Saat jarak bola hitam itu dengan wajah Sphere adalah dua senti, tiba – tiba gerak melayang dan gerak berputar bola hitam itu terhenti, sehingga tampak seolah bola hitam itu mengambang begitu saja di udara.
Sphere membelalakkan matanya, menatap ngeri ke arah bola hitam itu. Detik – detik kematian berada di depan matanya, ditambah dengan suara mendengung yang berasal dari bola hitam itu membuat seluruh tubuh Sphere serasa bergetar.
"Kau—" perkataannya terhenti.
Kemudian, bola hitam itu pun mulai mengecil bersamaan dengan suara dengungan yang juga semakin memelan.
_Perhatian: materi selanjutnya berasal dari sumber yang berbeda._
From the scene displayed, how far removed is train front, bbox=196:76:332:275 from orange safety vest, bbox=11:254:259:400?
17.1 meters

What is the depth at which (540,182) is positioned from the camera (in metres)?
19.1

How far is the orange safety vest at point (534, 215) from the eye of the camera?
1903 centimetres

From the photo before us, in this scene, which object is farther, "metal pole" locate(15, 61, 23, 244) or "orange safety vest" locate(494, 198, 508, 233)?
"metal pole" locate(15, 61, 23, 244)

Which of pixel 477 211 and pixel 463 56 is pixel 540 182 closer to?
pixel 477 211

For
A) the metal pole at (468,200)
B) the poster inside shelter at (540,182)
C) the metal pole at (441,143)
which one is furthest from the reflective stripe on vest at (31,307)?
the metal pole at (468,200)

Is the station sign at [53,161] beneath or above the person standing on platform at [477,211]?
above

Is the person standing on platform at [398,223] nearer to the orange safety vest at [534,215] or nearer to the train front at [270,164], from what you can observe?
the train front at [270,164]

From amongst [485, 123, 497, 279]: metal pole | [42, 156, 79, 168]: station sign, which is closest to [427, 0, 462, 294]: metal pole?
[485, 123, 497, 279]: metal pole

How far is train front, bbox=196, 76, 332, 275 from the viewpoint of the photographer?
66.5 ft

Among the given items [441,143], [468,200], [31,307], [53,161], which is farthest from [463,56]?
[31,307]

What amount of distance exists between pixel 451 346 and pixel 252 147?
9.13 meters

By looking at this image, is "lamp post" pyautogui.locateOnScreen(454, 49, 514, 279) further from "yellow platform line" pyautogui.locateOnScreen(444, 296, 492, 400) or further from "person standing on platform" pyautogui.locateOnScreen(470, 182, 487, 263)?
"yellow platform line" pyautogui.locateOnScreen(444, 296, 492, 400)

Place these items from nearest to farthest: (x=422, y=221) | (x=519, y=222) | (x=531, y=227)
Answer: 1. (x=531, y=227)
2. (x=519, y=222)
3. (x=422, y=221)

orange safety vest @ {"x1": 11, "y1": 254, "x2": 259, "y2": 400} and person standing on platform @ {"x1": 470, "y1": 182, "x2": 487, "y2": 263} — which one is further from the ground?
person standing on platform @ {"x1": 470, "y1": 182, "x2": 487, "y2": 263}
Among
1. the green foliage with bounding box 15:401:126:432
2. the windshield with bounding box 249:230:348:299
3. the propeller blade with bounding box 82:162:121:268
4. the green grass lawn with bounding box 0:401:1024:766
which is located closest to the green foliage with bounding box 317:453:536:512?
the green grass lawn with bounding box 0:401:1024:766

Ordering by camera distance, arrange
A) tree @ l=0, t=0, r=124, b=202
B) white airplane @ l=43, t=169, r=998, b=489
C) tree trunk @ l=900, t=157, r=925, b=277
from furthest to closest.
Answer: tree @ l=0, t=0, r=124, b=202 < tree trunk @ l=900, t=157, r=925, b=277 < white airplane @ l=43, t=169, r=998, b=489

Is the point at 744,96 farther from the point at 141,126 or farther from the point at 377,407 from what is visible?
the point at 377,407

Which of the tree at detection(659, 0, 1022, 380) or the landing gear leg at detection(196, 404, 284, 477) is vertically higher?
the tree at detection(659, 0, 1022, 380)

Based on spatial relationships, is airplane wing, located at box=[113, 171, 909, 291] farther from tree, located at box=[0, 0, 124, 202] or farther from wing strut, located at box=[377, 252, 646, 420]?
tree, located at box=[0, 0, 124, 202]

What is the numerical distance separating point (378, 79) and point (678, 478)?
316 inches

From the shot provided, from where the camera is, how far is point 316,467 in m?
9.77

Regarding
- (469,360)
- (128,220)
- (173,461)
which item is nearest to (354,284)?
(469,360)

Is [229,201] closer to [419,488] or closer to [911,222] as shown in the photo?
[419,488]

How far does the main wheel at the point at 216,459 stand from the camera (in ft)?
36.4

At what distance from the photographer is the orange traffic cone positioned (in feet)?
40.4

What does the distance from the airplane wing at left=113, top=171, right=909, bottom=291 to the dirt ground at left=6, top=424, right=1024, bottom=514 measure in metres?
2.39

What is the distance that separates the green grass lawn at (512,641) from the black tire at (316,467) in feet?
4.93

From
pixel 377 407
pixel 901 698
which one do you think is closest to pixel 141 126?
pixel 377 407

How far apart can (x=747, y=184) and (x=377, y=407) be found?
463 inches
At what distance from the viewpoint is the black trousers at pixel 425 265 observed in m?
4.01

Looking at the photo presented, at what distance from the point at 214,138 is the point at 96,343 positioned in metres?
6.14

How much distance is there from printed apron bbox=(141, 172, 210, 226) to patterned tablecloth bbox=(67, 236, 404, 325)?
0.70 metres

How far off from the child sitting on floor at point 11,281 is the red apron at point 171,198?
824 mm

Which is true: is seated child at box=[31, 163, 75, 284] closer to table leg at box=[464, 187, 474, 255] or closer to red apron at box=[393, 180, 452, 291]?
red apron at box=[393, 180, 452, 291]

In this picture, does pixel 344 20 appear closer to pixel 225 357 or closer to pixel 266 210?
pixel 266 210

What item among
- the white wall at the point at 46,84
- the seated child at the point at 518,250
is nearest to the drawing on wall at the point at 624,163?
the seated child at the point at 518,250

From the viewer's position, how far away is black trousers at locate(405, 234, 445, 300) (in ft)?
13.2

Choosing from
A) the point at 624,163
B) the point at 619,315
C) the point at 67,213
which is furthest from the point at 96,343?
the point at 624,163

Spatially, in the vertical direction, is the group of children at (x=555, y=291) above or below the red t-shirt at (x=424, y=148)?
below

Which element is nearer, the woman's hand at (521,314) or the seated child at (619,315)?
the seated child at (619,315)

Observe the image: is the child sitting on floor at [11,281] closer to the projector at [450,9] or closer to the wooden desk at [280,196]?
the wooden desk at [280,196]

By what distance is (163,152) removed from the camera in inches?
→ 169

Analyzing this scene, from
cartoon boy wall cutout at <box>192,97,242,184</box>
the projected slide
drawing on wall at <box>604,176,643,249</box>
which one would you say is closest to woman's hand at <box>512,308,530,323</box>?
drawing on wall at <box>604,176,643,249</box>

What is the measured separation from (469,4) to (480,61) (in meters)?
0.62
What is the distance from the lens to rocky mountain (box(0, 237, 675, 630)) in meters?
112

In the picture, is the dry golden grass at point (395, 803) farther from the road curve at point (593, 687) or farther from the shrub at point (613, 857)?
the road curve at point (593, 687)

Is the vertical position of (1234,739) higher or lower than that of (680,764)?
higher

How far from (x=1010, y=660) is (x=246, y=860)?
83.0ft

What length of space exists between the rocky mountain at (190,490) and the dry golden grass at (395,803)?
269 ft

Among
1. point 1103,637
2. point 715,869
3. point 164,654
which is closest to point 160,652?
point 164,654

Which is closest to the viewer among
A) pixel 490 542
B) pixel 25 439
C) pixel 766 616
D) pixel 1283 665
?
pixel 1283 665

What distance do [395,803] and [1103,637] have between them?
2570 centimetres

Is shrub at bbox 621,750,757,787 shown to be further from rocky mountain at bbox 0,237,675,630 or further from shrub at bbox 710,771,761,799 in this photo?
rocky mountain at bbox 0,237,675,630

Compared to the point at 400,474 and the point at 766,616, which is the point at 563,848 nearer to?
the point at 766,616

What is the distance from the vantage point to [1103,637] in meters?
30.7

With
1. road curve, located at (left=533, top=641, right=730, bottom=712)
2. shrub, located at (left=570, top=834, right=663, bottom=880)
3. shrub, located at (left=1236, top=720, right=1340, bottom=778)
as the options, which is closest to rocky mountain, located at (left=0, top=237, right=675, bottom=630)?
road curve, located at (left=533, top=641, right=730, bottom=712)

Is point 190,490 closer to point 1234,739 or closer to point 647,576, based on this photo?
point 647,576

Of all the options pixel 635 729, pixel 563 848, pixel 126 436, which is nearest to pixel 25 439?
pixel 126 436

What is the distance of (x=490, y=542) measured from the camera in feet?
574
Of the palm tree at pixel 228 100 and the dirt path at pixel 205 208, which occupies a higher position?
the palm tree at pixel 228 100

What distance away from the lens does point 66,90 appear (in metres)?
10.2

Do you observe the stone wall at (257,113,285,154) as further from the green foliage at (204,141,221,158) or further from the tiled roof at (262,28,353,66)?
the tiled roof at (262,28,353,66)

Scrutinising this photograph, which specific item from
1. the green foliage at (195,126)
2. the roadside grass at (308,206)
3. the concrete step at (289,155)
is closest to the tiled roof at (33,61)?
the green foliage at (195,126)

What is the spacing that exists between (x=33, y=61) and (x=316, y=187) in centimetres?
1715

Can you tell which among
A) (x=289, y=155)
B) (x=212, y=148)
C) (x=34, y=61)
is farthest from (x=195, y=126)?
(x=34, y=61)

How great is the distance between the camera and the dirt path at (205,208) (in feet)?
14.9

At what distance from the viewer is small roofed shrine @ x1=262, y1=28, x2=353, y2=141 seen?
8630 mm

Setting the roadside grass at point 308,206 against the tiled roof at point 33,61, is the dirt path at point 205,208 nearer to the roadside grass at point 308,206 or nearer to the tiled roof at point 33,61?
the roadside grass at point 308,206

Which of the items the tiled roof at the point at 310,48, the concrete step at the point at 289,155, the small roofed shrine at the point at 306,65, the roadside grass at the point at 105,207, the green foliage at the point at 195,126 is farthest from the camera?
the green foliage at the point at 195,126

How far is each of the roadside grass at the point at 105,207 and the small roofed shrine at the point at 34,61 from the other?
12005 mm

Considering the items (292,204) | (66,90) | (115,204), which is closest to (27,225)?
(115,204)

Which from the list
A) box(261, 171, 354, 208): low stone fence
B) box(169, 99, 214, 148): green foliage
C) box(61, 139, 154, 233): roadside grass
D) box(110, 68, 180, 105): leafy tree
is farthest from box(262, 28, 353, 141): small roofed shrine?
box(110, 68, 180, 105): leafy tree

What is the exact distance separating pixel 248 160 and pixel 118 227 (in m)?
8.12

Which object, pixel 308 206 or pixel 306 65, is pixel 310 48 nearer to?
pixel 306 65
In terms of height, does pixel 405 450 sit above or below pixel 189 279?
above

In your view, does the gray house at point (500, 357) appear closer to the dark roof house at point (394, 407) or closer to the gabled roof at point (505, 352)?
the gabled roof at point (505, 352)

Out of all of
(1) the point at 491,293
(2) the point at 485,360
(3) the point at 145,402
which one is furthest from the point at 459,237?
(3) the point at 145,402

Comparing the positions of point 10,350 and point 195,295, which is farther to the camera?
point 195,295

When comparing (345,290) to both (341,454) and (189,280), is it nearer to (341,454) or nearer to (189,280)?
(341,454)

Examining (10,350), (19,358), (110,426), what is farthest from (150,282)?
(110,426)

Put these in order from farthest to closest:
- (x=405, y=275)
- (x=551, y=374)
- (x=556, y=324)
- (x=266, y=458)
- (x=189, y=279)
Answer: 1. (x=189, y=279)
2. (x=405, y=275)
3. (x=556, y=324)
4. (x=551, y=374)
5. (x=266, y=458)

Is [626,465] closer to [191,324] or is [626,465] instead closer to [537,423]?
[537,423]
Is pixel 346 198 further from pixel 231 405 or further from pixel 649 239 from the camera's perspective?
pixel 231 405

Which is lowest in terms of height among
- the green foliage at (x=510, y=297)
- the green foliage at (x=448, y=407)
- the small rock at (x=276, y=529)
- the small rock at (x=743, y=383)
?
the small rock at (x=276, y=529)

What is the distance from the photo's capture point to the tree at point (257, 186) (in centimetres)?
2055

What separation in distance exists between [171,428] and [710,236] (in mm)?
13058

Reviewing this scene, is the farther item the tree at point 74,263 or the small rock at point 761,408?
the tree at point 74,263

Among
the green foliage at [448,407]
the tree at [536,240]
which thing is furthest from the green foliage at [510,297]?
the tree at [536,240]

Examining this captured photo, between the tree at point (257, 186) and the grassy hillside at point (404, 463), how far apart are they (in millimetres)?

Pada akhirnya, bola hitam itu telah lenyap ditelan ruang.
Tyro yang berdiri di seberang Sphere menghela nafasnya. Di samping kirinya, Ray telah melepaskan kedua telapak tangan yang menutupi kedua telinganya itu. Dia kembali meletakkan kedua lengan itu di samping badan.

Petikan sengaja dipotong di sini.